忍様に連れいて行かれたホテルの地下の駐車場、「これです」と言われて見た車は
真っ赤!左ハンドル!出来たら乗りたくない!
って、いかにもお金持ちのお坊ちゃんが持ってそうな、個人的には乗りたくないってタイプだった。
お嬢様学校に通っているけど、萩乃様や菊乃様はいかにも「お嬢様育ち」って感じだし、ママもどっちに分類するかっていえば「お嬢様」だ。だから私も「お嬢様」の部類に入るのかもしれないけど、生活している空間は至って一般家庭だ。家政婦さんがいるわけでもなく、ママや萩乃様が家事をやっている。菊乃様も一緒には住んでいないけど、やはり自分のことは自分でなさっている。「周防院」と並ぶほどではない。

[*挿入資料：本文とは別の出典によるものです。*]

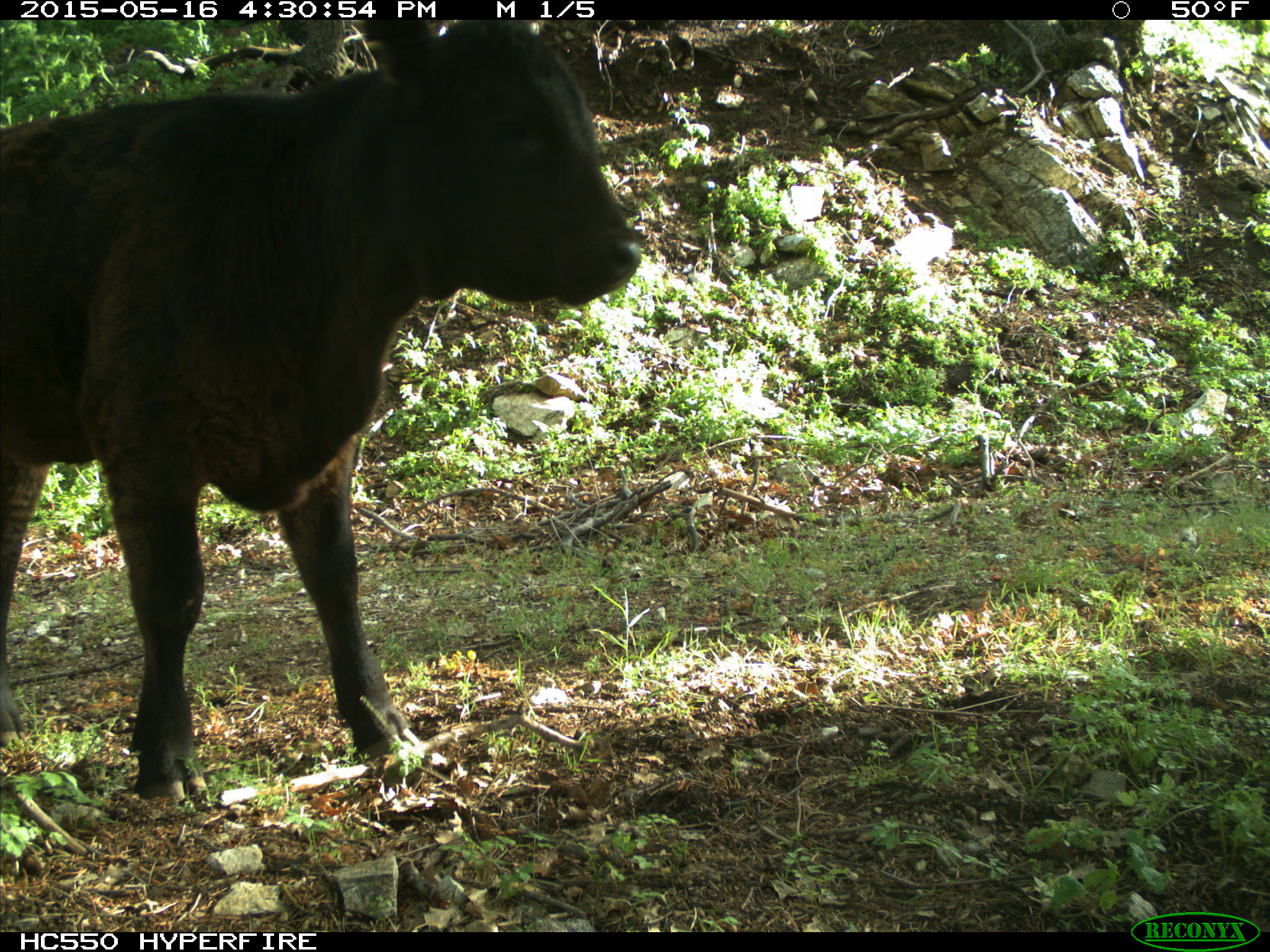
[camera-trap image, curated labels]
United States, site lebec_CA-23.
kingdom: Animalia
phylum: Chordata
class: Mammalia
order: Artiodactyla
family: Bovidae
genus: Bos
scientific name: Bos taurus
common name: domestic cow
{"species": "Bos taurus (domestic cow)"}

だからこの縁談は当事者が顔を合わせたところで破談になる!そう思っていたのに、何故?進展しそうな雲行きになってる?
忍様が私でもいいと判断した理由は何?
理解できないことが多すぎる。
忍様は丁寧なハンドルさばきで車を発進させた。車中で忍様から話しかけてくることはなかった。結構運転に集中するタイプなのかしら?もしかして余裕なかったりする?
不用意に声をかけたらマズイかなと思い、私の方も黙っていた。
流れる外の景色を背景に運転する忍様の横顔を見ていると、今となっては思い出したくはない、でも心の中にしまっておきたい人を思い出してしまった。